Work to complete —
Can you turn all the data below into a two-column CSV with the header row "input,output", one row per entry, where "input" holds its text and "output" its answer? Put each value in a single quoted field and replace any line breaks with spaces.

Data entries
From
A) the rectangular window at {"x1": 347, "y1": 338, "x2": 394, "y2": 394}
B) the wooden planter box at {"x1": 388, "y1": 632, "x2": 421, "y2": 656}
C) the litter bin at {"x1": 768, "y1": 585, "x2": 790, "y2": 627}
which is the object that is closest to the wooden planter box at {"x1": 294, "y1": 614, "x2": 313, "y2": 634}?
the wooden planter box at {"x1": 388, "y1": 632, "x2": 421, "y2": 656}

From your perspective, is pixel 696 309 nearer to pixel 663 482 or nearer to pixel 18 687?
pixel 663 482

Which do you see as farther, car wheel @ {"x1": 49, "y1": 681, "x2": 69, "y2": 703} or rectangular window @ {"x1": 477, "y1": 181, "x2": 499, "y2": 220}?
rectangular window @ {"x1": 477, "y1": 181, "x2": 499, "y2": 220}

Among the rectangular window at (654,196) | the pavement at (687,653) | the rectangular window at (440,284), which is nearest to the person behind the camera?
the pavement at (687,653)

Complete output —
input,output
"From A) the rectangular window at {""x1"": 347, ""y1"": 338, ""x2"": 394, ""y2"": 394} B) the wooden planter box at {""x1"": 388, ""y1"": 632, ""x2"": 421, ""y2"": 656} C) the litter bin at {""x1"": 768, ""y1"": 585, ""x2"": 790, ""y2"": 627} which is the object that is closest to the wooden planter box at {""x1"": 294, ""y1"": 614, ""x2"": 313, ""y2"": 634}?","the wooden planter box at {""x1"": 388, ""y1"": 632, ""x2"": 421, ""y2"": 656}"
"From your perspective, is pixel 696 309 nearer to pixel 663 482 or nearer to pixel 18 687?","pixel 663 482"
"Which do you see as farther, car wheel @ {""x1"": 49, ""y1"": 681, ""x2"": 69, ""y2"": 703} or rectangular window @ {""x1"": 477, ""y1"": 181, ""x2"": 499, ""y2"": 220}?","rectangular window @ {""x1"": 477, ""y1"": 181, ""x2"": 499, ""y2"": 220}"
"Among the rectangular window at (654,196) | the pavement at (687,653) | the rectangular window at (440,284), which is nearest to the person behind the camera?","the pavement at (687,653)"